▶ _What this task involves_: This exercise asks for a copy of each line in the records below with the word "annotators" in it.

▶ _Extracted records_:
☆ ☆ ☆
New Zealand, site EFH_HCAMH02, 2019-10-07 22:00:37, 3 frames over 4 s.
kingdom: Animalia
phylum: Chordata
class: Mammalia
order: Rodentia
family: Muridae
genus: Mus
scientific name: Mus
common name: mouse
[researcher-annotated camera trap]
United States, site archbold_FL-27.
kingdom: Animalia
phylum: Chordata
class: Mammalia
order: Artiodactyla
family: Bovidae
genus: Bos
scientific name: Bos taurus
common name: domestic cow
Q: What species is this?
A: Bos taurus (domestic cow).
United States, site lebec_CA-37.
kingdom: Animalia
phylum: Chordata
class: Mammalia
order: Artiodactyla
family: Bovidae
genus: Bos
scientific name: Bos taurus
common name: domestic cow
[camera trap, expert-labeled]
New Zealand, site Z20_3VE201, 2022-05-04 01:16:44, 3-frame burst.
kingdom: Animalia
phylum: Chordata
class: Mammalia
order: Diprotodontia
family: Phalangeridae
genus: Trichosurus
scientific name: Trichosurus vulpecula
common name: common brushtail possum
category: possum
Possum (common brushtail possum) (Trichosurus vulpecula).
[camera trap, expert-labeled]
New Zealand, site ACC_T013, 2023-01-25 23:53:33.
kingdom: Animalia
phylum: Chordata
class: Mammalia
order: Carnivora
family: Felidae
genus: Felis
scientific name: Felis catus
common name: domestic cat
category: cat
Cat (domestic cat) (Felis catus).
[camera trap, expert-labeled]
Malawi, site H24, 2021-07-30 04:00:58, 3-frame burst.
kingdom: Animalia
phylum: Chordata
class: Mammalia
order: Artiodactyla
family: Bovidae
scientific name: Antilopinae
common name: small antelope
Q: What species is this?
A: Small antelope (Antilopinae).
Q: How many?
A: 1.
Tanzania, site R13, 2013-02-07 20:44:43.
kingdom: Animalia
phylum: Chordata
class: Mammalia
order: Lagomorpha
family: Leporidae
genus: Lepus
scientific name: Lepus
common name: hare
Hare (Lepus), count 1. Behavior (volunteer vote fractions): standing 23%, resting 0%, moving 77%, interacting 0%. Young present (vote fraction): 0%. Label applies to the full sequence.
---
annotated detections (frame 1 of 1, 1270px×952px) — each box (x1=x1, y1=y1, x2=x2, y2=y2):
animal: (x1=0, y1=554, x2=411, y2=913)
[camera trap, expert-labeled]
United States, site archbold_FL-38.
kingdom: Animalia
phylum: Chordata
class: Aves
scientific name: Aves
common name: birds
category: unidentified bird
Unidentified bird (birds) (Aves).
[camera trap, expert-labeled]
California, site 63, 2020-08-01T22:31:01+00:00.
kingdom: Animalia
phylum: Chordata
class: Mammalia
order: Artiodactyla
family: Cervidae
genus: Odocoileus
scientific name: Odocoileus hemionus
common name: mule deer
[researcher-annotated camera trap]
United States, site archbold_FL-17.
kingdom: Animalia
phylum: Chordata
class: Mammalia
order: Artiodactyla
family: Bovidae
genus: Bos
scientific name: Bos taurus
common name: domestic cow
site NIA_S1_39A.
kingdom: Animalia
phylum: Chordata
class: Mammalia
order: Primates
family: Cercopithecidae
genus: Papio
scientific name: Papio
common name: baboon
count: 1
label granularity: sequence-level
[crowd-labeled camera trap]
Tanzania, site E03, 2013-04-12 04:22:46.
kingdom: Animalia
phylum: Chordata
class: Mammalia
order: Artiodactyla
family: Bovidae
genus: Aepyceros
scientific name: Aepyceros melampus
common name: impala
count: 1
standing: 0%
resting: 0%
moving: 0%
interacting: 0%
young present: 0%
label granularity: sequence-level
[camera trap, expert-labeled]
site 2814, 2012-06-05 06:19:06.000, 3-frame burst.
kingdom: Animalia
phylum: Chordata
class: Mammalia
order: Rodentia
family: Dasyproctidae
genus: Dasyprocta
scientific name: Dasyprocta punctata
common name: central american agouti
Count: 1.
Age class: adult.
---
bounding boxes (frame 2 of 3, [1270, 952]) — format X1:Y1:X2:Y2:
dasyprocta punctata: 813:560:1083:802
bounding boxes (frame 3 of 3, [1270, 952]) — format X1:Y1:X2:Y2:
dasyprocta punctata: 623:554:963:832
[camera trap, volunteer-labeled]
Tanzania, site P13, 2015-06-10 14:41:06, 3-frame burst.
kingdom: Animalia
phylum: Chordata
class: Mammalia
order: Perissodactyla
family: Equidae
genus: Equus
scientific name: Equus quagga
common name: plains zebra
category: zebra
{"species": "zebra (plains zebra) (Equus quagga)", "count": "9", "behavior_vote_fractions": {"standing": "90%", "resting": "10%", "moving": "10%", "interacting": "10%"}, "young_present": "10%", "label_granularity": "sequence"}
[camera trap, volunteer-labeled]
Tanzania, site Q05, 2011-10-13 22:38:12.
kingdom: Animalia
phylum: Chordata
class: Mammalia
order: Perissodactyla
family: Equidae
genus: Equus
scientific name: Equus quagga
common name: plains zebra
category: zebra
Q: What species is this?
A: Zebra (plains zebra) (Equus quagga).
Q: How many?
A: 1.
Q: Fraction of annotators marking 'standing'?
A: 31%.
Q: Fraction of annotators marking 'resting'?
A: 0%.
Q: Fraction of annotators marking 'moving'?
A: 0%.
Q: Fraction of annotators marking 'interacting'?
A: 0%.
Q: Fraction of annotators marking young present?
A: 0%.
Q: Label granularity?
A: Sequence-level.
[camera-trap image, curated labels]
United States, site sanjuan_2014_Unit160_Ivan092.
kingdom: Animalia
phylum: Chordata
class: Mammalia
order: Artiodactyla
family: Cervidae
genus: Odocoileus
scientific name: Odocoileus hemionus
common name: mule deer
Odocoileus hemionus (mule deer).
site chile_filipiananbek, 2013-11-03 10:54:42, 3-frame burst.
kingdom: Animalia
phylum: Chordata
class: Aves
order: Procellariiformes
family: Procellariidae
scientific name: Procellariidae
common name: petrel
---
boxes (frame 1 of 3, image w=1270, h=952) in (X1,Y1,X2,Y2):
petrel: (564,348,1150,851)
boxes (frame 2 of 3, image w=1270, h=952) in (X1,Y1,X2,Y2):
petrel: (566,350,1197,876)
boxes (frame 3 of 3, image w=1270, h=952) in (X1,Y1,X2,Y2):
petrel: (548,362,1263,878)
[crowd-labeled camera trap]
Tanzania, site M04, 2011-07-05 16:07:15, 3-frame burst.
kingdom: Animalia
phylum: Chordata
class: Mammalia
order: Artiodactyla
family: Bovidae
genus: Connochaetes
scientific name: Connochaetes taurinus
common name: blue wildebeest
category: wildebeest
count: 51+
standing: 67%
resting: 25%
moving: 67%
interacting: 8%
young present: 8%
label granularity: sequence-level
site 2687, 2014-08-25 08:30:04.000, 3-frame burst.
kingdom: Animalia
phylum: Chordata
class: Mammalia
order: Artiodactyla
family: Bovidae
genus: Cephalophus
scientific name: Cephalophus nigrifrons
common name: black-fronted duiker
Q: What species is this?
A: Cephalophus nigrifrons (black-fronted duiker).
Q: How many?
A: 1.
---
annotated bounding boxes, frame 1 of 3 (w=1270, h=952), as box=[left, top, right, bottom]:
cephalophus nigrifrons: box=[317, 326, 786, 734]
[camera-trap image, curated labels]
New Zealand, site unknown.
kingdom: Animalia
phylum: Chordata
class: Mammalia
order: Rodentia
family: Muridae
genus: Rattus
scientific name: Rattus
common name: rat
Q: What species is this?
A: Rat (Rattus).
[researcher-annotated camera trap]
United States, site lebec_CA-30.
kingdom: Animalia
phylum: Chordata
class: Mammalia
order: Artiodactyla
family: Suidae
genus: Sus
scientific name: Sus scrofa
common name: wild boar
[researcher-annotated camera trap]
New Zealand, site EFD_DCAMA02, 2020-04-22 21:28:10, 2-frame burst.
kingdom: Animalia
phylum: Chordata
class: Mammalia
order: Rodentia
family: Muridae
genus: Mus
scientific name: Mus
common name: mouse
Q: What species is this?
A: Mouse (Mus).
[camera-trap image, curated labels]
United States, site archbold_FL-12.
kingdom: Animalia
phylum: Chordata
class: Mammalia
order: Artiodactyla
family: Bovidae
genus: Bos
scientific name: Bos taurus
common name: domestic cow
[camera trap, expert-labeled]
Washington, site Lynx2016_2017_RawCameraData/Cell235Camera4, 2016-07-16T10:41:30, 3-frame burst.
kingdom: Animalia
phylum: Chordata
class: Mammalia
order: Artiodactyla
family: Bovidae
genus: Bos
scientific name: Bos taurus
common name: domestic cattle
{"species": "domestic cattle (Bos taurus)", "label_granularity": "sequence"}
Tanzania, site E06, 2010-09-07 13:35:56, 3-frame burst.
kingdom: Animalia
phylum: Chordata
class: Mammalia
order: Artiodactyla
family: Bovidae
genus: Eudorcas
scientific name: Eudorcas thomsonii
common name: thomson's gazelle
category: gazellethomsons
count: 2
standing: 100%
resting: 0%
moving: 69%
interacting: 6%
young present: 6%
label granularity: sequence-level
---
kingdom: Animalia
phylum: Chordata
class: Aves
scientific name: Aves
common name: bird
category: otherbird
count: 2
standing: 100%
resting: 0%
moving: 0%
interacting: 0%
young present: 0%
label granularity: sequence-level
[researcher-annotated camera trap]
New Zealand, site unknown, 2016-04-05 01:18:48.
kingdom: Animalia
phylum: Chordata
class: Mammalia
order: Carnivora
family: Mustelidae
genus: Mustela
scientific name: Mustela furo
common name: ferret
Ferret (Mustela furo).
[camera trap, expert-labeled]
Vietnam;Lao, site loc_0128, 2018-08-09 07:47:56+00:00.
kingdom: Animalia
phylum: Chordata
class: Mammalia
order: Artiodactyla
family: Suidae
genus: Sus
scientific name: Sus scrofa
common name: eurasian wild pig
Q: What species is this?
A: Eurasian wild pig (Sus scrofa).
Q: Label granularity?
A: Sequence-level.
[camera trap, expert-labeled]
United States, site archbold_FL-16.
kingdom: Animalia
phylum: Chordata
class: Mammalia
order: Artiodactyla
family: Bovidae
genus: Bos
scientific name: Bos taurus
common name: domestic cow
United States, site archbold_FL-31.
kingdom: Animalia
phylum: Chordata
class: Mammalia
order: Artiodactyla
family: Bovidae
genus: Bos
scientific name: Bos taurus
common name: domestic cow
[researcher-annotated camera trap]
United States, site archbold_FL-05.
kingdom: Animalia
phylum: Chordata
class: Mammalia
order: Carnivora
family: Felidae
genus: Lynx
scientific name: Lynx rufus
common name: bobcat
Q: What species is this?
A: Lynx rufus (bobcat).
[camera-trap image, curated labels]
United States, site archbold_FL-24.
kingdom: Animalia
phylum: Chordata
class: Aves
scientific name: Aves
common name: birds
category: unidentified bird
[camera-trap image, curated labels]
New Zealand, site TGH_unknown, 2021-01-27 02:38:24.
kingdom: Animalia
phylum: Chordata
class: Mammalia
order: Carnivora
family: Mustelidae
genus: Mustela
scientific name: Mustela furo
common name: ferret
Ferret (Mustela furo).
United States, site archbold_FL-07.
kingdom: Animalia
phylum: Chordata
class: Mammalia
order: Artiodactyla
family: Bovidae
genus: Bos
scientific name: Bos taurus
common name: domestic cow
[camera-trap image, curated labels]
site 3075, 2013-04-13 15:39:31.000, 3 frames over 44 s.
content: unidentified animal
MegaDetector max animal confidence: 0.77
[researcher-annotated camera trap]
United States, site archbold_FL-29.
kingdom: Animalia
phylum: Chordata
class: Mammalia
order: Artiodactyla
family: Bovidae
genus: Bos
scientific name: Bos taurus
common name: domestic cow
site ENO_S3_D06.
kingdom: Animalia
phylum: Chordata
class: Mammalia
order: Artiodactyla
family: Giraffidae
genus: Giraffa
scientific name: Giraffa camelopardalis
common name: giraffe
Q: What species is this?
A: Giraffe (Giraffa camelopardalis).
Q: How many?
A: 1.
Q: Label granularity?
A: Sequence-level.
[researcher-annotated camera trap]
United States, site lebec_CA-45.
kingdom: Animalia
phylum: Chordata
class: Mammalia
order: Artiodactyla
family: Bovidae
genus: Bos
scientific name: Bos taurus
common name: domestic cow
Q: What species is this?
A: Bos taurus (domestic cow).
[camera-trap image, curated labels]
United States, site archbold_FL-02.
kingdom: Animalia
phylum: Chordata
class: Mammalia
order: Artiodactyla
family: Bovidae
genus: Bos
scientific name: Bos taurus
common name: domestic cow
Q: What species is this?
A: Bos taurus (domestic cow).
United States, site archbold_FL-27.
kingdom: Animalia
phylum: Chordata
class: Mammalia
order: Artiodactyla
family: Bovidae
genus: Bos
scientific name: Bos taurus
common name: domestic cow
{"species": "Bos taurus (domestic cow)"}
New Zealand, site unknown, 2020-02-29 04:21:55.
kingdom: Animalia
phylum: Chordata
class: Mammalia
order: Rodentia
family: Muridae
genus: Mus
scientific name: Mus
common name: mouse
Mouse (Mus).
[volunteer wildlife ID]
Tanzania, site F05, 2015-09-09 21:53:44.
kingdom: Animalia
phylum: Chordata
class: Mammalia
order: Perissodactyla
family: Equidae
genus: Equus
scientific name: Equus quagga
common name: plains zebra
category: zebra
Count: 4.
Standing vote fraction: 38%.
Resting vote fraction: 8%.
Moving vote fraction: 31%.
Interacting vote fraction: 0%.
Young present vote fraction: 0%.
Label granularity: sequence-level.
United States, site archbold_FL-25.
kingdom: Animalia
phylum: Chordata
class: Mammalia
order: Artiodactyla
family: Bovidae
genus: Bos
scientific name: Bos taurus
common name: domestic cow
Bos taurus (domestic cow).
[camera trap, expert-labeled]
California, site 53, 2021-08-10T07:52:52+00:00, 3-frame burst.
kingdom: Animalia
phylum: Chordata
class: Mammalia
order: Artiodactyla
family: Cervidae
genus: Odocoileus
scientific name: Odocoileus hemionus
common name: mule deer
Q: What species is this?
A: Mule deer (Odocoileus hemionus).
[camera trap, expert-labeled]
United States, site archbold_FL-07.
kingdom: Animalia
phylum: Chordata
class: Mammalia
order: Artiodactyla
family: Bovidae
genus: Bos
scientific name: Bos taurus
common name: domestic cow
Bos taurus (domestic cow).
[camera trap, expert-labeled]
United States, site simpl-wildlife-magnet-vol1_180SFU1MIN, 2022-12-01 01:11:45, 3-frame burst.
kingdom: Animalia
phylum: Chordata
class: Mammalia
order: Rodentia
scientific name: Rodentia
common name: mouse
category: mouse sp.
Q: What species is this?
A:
☆ ☆ ☆
▶ _Reply to the task_:
Q: Fraction of annotators marking 'standing'?
Q: Fraction of annotators marking 'resting'?
Q: Fraction of annotators marking 'moving'?
Q: Fraction of annotators marking 'interacting'?
Q: Fraction of annotators marking young present?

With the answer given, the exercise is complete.